By early 1985, leasing was still being sorted out. Mall officials said 25 store spaces had been signed, and 24 more lease proposals were out to prospective tenants.
An opening date of February 15, 1985, had been announced, but the mall did not open until August 28, 1985, several months later than the original target.
When the doors did open, the lineup was substantial. JCPenney, Sears, Dillard's, Service Merchandise, Walmart, and Newman's anchored the building.
Inside, shoppers found KB Toys, Kinney Shoes, Claire's, Zales Jewelers, Regis Salon, and B. Dalton filling out the retail mix.

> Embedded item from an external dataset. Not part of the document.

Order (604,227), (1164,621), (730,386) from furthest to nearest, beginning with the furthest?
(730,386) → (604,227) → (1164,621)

For a city of roughly 40,000 people sitting at the center of south-central Kansas, it was a different kind of shopping experience - enclosed, climate-controlled, built around the department store model that dominated American retail in the 1980s.
The address was 1500 E. 11th Avenue, and the building sat at the eastern edge of the city's commercial corridor.

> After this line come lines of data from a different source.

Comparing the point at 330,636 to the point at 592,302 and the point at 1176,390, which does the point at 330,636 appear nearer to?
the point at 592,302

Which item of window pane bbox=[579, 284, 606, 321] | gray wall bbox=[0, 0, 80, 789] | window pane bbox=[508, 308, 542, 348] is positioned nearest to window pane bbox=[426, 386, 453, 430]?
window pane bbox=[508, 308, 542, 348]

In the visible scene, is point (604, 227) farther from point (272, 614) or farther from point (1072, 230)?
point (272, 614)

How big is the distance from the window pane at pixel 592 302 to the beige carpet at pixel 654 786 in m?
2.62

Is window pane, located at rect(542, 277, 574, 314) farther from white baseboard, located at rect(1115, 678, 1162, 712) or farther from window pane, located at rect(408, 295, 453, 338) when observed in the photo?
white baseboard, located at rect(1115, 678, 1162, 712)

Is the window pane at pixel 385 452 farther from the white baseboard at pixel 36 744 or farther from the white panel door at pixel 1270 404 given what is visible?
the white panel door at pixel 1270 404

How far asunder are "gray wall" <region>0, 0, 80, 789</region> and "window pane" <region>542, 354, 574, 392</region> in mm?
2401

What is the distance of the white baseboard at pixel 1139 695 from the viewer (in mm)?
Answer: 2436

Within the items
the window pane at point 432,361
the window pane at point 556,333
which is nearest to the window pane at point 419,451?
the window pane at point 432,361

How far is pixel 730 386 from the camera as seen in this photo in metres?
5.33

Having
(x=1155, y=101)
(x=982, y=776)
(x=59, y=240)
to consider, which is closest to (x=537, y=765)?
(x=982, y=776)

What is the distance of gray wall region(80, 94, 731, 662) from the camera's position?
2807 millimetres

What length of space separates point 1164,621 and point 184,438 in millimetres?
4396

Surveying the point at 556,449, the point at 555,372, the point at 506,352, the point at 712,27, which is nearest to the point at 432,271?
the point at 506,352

Newman's did not last. Its space was converted into a larger movie theater, while an existing smaller cinema inside the mall was broken up into additional storefronts.

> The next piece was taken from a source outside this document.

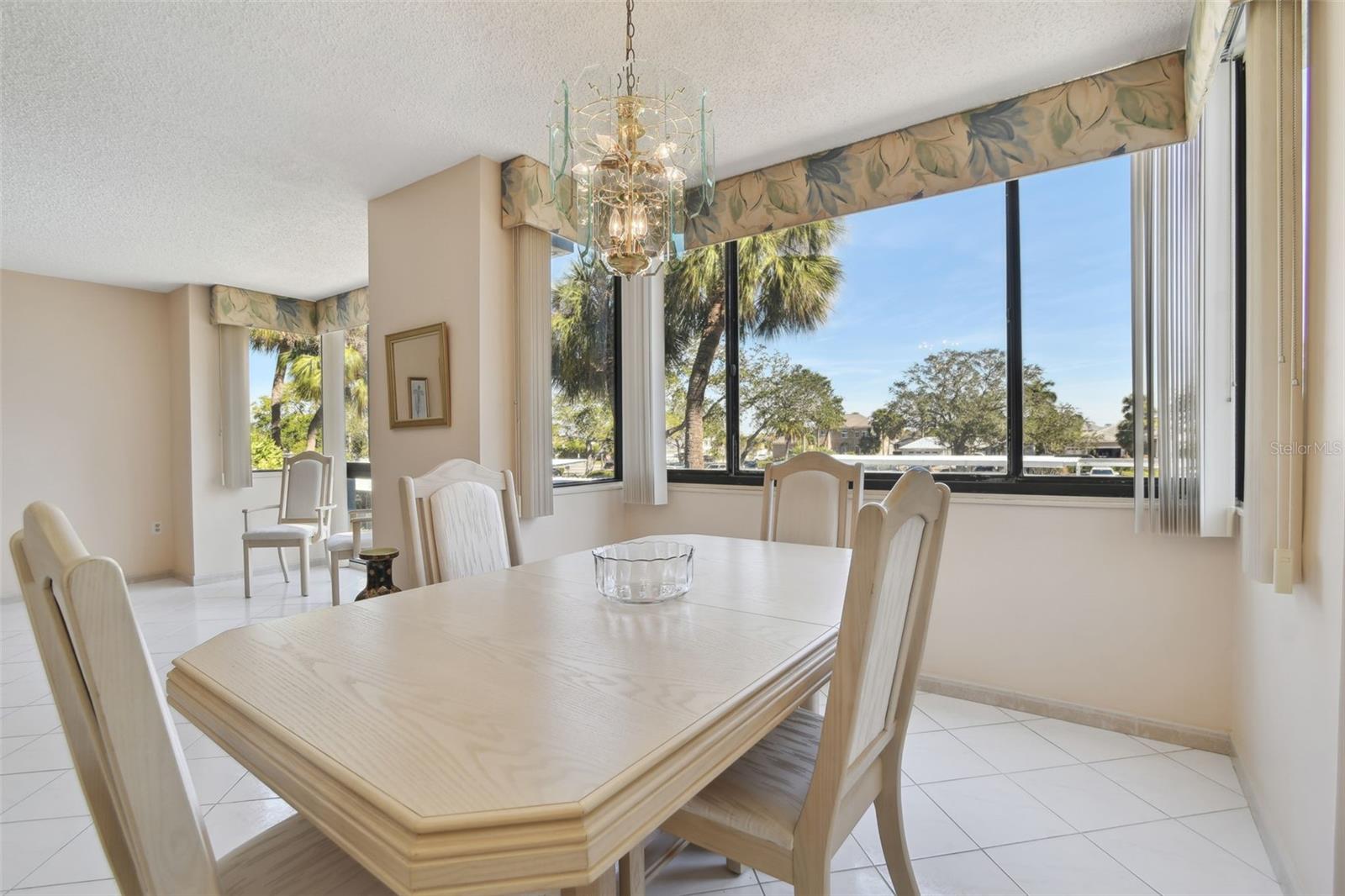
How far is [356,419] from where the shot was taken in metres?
5.61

Hutchinson Mall Under Simon: Occupancy, Anchor Shifts, and the 2004 Sale
Simon Property Group's 1998 annual filing listed Hutchinson Mall at 525,600 square feet of gross leasable area, 100 percent fee-owned.
The anchor lineup by that point included Cinema 8, Dillard's, JCPenney, Sears, and Hobby Lobby.
Walmart had left in 1994 for a larger store to the northeast of the city, and Hobby Lobby had taken over that former anchor space before the end of that year.
Occupancy stood at 79.3 percent in 2002 - a meaningful drop for a regional mall that was only about 17 years old.
The anchor count was down to Dillard's, JCPenney, and Sears. By 2003, occupancy had recovered to 90.1 percent, with Hobby Lobby among the anchors.
The numbers bounced, but the trend was clear enough: Hutchinson Mall was no longer a growth property in Simon's national system.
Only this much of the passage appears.